Stated problem 1:
Recast the records as a numbered list with blank lines left out, starting at the line containing "Which from the" and ending at the end of the records.
────────────────────
H.R. 867 and S. 1179 (114th Congress) propose to modify IRC Section 263A(f) on interest capitalization to add an exemption to the rule. It would read:
“(5) EXEMPTION OF NATURAL AGING PROCESS IN DETERMINATION OF PRODUCTION PERIOD FOR DISTILLED SPIRITS.—For purposes of this subsection, the production period for distilled spirits shall be determined without regard to any period allocated to the natural aging process.”
The current interest capitalization rule was added as part of the Tax Reform Act of 1986. The logic is that if a taxpayer is producing a tangible item, such as inventory or a building, it must identify all of the costs incurred that relate to that item. Those costs are to be capitalized rather than currently expensed. These costs include direct materials and labor and many types of indirect costs. If the producer borrowed money to aid the production process, the interest expense incurred during the production time period is yet one more indirect cost to capitalize. The rules to compute the interest are complex because the producer must identify both traced debt and avoided cost debt.
The rule at Section 263A(f) does not apply to all production though. The rule only applies to property produced that has:
- a long useful life, or
- an estimated production period exceeding 2 years, or
- an estimated production period exceeding 1 year and a cost exceeding $1,000,000.
In TAM 9327007, the IRS ruled that the time that wine was aging in the bottle was considered part of the production period such that if it took over two years, interest capitalization was required.
────────────────────
Stated problem 2:
According to the text on interest capitalization, what conditions on produced property make the Section 263A(f) rule apply?

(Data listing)
────────────────────
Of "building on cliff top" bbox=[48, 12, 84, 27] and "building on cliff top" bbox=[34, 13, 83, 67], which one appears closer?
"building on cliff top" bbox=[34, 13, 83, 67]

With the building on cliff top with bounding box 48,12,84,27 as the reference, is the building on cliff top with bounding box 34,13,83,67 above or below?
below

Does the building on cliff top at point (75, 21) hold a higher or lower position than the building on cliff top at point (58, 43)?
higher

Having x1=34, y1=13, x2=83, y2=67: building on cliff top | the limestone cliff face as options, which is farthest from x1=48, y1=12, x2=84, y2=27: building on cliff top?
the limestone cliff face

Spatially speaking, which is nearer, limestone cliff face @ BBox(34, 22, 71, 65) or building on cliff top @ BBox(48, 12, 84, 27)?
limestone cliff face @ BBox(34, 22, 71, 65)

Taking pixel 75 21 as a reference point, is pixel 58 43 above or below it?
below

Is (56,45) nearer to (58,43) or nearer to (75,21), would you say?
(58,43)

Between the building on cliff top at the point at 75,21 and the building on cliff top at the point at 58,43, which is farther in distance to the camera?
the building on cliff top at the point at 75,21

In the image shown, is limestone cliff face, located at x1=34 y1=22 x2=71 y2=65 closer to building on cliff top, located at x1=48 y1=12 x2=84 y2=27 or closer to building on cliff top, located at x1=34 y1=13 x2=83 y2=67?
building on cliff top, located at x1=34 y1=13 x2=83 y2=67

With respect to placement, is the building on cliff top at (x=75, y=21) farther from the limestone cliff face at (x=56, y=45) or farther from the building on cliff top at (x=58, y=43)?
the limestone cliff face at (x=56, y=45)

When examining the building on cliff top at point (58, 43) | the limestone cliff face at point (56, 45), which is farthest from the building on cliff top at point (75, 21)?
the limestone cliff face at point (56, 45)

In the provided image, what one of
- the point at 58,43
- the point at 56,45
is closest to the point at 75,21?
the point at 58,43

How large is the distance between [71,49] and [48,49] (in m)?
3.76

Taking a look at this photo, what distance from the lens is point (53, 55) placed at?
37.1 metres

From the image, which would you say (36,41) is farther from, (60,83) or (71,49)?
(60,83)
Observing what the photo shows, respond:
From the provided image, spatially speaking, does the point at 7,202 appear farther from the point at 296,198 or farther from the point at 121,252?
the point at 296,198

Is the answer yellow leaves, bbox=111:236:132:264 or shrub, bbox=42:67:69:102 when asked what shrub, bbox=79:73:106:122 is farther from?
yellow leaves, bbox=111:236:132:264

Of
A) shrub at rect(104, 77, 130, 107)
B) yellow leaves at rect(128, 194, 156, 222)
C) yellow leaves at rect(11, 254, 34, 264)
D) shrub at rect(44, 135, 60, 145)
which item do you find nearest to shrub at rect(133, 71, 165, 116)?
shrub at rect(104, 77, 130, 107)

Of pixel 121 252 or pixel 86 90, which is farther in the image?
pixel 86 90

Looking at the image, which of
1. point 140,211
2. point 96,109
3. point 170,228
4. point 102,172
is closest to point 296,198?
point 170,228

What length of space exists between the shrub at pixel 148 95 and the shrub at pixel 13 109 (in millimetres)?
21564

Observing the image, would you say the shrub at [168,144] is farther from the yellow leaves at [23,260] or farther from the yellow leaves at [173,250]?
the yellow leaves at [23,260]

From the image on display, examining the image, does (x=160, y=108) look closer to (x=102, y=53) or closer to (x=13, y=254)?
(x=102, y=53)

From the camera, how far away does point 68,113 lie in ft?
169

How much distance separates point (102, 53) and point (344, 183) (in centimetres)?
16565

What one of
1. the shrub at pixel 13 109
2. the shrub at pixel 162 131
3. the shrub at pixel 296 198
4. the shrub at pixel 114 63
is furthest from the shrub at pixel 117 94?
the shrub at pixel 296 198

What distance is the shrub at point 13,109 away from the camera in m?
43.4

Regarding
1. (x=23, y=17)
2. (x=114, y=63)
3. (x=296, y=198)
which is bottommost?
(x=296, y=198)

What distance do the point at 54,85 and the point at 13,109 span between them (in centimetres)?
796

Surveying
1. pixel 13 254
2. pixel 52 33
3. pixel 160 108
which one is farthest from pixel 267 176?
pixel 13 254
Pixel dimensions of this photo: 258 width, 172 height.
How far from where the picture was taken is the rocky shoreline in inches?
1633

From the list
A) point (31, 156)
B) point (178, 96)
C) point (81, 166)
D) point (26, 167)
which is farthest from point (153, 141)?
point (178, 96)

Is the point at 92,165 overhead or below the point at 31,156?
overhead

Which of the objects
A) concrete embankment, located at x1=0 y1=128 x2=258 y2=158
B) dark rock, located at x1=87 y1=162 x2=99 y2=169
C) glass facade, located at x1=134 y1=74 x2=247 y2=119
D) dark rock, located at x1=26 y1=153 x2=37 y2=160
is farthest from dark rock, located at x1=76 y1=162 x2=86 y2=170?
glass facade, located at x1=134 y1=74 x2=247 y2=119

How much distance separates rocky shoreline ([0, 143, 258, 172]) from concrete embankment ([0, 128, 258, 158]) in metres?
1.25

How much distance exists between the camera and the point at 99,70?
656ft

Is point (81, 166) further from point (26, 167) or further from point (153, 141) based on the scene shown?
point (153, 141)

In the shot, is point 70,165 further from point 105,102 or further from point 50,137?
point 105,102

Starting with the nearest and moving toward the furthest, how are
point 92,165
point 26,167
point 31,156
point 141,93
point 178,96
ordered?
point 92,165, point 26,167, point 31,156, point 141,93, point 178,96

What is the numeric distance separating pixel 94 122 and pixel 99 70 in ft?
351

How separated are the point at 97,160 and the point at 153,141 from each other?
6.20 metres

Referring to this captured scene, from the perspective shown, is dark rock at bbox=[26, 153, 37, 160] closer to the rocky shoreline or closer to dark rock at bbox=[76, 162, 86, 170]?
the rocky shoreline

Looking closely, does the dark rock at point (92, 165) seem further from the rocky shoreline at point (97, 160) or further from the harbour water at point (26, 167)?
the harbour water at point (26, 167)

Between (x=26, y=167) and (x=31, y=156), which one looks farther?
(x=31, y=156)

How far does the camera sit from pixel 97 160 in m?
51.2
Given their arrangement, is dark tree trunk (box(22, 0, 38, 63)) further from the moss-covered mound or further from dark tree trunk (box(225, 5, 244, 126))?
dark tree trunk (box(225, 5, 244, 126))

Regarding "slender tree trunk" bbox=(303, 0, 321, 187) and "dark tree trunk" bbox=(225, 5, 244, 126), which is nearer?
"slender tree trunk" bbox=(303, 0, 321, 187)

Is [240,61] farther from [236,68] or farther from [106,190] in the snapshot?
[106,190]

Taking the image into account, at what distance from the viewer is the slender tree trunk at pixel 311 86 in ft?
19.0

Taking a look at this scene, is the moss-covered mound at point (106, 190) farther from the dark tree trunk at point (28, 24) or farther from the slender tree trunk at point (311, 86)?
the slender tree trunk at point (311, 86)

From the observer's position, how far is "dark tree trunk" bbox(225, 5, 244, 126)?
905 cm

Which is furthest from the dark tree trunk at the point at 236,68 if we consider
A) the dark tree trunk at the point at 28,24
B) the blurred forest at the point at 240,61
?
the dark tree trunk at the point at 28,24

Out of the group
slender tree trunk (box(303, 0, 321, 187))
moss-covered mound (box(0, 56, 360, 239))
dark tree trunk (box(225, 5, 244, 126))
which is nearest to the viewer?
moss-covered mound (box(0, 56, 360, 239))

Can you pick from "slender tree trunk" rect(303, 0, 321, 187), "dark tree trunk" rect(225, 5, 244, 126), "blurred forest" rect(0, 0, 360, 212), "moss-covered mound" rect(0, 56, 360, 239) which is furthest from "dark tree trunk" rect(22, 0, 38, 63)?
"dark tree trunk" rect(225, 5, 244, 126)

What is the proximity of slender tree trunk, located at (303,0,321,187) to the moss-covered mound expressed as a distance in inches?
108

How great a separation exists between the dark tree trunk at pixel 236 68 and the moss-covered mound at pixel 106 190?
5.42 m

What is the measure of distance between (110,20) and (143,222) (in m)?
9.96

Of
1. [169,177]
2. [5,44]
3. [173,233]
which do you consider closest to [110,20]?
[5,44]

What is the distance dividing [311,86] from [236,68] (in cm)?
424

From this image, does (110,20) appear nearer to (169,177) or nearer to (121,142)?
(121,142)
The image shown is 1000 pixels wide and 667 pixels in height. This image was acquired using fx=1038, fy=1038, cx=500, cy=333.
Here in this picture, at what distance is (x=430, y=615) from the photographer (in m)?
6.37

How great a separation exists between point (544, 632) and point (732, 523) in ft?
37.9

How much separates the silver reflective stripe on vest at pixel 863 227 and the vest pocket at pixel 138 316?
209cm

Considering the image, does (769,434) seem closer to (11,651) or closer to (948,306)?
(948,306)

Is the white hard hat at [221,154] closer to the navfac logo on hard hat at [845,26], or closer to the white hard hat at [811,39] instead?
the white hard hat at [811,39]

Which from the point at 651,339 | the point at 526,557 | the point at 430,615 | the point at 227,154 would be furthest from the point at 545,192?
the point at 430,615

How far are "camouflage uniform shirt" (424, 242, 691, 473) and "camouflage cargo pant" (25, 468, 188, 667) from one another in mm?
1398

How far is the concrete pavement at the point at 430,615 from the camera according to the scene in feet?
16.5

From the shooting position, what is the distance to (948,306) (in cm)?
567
────────────────────
Finished answer 1:
1. Which from the point at 651,339 | the point at 526,557 | the point at 430,615 | the point at 227,154 would be furthest from the point at 545,192?
2. the point at 430,615
3. How far are "camouflage uniform shirt" (424, 242, 691, 473) and "camouflage cargo pant" (25, 468, 188, 667) from one another in mm?
4. 1398
5. How far is the concrete pavement at the point at 430,615 from the camera according to the scene in feet?
6. 16.5
7. From the shooting position, what is the distance to (948,306) (in cm)?
8. 567

Finished answer 2:
- The property has a long useful life.
- The property has an estimated production period exceeding 2 years.
- The property has an estimated production period exceeding 1 year and a cost exceeding $1,000,000.